Igual la magia no era aquella relación que viviste sino que eras tú quien la llevabas dentro, pero a veces cuesta un tiempo ser capaz de verlo.
Cuando dijiste que juntos hacíamos magia, me lo llevé a lo místico y lo divino.
Pensé en nuestra historia contada en las estrellas, transmitida en leyendas, removiendo el mundo.
Imaginé el lazo rojo ese del que hablan. Pensé que estábamos por encima de todo y que nada podía pararnos.
Pero no hablabas de esa magia. Lo hacías de la de chistera y conejo, de esa en la que eras maestro: ahora me ves y ahora… ya no me ves. Desaparezco.

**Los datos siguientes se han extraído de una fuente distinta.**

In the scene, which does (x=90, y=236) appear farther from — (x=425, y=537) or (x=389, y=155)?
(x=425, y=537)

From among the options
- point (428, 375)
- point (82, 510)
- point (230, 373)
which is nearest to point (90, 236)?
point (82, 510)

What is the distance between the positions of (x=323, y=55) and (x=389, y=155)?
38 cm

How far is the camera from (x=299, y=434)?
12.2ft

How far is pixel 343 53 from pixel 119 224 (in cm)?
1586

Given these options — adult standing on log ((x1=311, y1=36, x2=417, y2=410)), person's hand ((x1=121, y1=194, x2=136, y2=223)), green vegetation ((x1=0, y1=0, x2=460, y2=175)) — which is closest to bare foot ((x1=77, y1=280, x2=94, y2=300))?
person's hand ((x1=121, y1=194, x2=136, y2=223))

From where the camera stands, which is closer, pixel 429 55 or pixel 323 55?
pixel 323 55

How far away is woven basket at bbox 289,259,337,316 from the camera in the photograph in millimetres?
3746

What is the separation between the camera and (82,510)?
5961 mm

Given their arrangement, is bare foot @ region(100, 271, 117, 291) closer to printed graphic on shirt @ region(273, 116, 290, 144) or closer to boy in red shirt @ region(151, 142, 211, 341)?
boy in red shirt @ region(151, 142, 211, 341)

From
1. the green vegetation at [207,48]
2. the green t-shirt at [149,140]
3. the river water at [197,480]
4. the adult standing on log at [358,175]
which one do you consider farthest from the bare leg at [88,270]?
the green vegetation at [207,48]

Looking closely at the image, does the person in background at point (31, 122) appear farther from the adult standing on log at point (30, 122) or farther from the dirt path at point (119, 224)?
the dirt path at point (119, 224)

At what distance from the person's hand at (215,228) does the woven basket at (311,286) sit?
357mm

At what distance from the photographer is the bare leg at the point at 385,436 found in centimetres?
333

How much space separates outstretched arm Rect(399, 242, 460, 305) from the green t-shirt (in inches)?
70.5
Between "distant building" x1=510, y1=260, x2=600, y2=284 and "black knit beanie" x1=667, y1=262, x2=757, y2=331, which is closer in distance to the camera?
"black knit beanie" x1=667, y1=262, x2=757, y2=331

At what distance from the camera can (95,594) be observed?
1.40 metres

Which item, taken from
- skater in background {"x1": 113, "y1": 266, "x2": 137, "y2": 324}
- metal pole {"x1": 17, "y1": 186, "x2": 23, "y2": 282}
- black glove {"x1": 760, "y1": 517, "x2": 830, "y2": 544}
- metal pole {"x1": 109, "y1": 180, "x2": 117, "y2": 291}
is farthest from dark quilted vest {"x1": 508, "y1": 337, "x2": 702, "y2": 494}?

Cuando la que realmente no era vista era yo. Me convertiste en la mujer dispuesta a ser cortada en dos por una sierra.
Preparada para meterme en un cubo lleno de agua, amarrada con cadenas y un candado.
Se corre el telón y ahí desaparezco yo, sin respirar, intentando soltar aquello que me ata.

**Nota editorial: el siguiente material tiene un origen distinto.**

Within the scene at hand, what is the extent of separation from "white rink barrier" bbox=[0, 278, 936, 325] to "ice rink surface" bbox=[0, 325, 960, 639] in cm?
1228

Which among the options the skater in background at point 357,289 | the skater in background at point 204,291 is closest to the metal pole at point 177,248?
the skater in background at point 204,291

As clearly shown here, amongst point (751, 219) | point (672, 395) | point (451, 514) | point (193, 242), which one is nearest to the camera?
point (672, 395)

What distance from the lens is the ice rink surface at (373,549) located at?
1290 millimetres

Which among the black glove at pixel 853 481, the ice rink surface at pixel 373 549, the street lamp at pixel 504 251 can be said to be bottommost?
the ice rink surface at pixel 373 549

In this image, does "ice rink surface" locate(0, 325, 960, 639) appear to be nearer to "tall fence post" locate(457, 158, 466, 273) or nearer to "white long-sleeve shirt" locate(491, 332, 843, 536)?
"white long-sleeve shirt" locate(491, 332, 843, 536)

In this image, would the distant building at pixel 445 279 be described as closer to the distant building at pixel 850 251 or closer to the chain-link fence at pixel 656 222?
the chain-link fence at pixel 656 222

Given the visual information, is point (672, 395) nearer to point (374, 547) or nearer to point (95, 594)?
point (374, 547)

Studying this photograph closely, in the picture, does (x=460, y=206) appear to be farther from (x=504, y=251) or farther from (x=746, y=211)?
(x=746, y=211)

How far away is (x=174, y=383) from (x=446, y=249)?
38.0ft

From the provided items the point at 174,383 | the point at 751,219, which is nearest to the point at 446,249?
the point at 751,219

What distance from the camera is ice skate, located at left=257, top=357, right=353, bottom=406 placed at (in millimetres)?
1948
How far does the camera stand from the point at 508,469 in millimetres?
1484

Rezando a una deidad en la que no creo para que, cuando se abra el telón de nuevo, esté fuera, respirando y con una sonrisa, por supuesto.
Magia.
Ese era nuestro lazo rojo, una cadena.
Esa era tu idea de magia.
No contaste con qué saliese corriendo, con qué abriese los ojos, liberase los pájaros, marcase las cartas y huyera.
Para encontrarme conmigo. Con lo que quería, lo que valía y lo que merece la pena.
Cuidándome, queriéndome y sabiendo descifrar cualquier jeroglífico que se me pusiera por delante.
Mirando a las demás de otra manera. Sintiendo una conexión, un magnetismo. Esa sororidad que provoca el haber vivido lo mismo.
Eso sí que son lazos rojos.
Mirarme y, por una vez, verme.
Mirarlas y vernos.
Eso. Eso es la magia.
Que se cierre el telón. Se acabó tu actuación.